SUPPLIED PASSAGE:
= = =

As a survey methodologist I get paid to develop survey methods that generaly minimize survey errors, and advise people on how to field surveys in a specific setting. A question that has been bugging me for a long time is what survey error we should worry about most. The Total Survey Error (TSE) framework is very helpful for thinking which type of survey error may impact survey estimates
But which error source is generally larger? Nonresponse or measurement errors?
Thankfully, no one has ever asked me this question yet, because I would find it impossible to answer anything then "well, that depends".
The reason why we don't know what error source is larger is that we can usually assess observational errors only for the people we have actually observed. There are several ways to do this. Sometimes we know the truth, and so we can compare survey answers ("do you have a valid driver's license?") to data that we know from administrative records. If we are interested in attitudes, we can use psychometric models. The people behind the computer programme SQP have summarised a huge number of question experiments and MTMM models to predict the quality of a specific survey questions. By asking different forms of the same question (e.g. how interested are you in politics?") we can gauge the reliability and validity of this question under different question wordings and answer scales.
The problem of course is that if we are indeed interested in the concept "interest in politics", we would ideally also like to know what people who we have not observed would have answered. In order to estimate errors of non-observation (nonresponse), we would need to actually observe these people!
There are of course some situations where we actually do know something about nonrespondents. Cannell and Fowler (1963) are an early example: they knew something about nonrespondents (hospital visits) and could compare different respondent and nonrespondent groups. A more recent great example is by Kreuter, Muller and Trappmann (2010). They did a survey among people for whom they already knew their employment status. They showed that nonresponse and measurement error in employment status were about of equal size, and go in different directions.

= = =

ACTIVITY A: Summarize the survey error text in two sentences.
ACTIVITY B: Please translate this sentence from the survey error text into Spanish: "In order to estimate errors of non-observation (nonresponse), we would need to actually observe these people!"

Stored items:
= = =

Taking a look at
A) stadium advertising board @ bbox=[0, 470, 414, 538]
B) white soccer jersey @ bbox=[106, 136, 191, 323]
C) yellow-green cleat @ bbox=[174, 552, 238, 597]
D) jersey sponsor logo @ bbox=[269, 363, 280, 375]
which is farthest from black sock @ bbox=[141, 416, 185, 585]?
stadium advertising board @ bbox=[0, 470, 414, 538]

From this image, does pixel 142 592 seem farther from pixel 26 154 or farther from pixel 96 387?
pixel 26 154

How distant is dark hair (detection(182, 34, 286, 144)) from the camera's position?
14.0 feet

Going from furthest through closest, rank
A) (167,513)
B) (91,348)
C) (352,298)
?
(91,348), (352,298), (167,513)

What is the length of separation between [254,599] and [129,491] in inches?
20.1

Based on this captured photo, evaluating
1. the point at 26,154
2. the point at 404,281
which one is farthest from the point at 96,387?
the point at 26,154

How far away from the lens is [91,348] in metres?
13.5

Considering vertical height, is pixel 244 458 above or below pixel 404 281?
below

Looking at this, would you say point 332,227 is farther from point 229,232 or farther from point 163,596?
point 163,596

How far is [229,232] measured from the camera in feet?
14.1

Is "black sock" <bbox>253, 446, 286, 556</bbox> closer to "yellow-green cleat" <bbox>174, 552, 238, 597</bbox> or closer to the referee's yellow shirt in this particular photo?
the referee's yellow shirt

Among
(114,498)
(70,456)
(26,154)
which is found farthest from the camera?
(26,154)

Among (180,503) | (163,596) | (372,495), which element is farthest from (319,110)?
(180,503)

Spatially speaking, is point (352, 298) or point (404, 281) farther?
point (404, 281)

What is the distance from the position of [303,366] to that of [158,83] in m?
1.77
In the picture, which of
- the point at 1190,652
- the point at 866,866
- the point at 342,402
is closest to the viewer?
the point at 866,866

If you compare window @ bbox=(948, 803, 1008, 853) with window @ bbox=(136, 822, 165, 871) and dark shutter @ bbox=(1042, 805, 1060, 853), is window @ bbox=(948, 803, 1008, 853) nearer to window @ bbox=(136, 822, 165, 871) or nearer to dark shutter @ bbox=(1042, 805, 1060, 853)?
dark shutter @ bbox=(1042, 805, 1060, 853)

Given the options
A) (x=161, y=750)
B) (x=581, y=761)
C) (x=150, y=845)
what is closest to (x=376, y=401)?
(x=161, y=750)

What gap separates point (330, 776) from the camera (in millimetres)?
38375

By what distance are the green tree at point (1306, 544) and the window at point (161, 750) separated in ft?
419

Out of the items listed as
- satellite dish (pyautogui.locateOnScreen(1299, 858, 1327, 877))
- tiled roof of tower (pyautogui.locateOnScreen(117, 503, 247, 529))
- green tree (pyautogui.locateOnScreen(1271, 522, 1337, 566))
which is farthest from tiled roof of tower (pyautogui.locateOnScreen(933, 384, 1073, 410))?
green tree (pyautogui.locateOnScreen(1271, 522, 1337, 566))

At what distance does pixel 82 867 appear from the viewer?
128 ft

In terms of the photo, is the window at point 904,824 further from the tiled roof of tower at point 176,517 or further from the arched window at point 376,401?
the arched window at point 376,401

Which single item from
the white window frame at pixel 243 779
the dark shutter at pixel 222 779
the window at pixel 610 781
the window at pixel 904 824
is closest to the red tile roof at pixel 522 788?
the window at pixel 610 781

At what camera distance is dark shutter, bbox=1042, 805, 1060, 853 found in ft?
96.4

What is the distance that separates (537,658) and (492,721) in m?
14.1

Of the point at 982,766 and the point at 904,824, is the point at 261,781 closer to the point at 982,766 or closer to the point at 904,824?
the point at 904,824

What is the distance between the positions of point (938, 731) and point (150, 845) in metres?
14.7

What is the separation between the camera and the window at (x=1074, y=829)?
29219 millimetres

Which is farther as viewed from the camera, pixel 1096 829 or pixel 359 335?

= = =

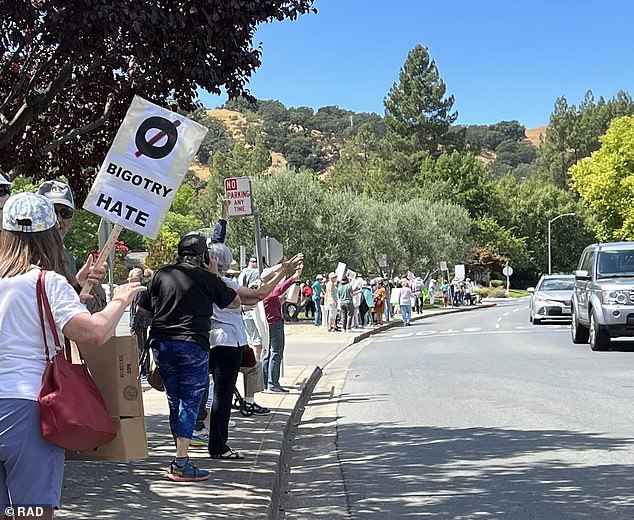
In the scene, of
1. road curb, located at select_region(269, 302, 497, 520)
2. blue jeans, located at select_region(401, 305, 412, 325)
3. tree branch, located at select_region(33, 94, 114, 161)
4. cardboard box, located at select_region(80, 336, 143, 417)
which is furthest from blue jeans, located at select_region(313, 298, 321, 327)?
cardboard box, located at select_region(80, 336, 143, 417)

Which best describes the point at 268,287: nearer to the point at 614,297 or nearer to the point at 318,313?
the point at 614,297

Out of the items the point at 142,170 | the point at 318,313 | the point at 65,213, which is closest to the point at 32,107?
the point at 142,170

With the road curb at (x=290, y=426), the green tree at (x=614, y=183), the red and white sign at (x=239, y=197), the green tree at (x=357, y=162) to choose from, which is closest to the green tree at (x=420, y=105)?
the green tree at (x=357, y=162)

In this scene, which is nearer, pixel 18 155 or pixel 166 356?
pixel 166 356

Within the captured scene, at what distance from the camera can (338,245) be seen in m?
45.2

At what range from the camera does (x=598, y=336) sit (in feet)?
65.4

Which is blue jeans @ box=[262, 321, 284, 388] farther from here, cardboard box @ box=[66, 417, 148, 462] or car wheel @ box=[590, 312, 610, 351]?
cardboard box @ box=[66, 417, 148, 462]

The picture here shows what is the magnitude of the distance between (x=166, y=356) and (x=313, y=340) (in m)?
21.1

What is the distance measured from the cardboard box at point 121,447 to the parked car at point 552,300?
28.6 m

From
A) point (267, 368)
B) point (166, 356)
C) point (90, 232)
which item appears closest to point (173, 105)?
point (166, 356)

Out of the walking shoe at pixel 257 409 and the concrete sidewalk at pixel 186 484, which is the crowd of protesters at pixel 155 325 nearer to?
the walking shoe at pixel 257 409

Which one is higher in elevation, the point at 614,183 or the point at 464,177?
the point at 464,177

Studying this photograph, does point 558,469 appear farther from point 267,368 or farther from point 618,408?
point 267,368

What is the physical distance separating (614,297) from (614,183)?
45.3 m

= = =

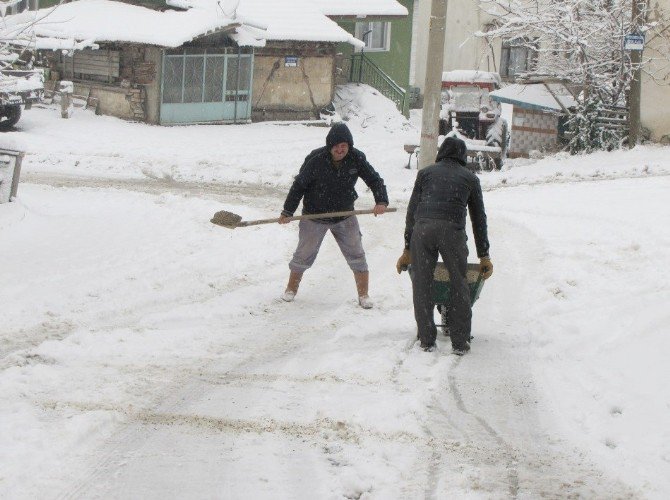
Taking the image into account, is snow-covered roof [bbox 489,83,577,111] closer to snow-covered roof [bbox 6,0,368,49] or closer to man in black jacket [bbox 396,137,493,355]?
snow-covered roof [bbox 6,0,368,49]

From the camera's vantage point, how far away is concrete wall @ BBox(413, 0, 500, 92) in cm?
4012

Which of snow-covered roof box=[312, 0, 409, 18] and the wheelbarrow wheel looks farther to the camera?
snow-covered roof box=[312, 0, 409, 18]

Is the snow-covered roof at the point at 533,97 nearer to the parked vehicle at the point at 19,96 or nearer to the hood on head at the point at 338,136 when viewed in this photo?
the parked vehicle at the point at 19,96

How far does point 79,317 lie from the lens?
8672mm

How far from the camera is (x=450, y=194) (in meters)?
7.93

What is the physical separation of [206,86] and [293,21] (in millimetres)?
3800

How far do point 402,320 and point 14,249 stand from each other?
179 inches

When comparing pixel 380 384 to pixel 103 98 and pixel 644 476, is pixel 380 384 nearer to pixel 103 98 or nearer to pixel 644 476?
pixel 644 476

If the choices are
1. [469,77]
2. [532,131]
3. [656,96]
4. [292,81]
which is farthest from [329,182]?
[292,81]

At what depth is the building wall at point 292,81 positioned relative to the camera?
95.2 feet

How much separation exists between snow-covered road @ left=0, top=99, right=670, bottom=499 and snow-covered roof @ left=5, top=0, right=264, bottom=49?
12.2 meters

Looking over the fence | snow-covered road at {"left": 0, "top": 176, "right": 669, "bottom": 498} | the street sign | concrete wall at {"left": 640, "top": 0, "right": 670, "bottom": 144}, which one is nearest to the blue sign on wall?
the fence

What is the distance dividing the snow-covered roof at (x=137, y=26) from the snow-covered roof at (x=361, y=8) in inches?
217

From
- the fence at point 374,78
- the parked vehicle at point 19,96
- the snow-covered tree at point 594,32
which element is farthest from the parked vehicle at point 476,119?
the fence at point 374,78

= = =

EXERCISE RESULT A: A survey methodologist asks whether nonresponse or measurement error is generally the larger source of survey error and would answer only "that depends," because observational errors can usually be assessed only for people who were actually observed, for example through administrative records or psychometric models. Estimating nonresponse error would require observing the nonrespondents themselves, though in some studies something was known about them, and Kreuter, Muller and Trappmann (2010) found nonresponse and measurement error in employment status to be about equal in size and to go in different directions.

EXERCISE RESULT B: ¡Para estimar los errores de no observación (no respuesta), tendríamos que observar realmente a estas personas!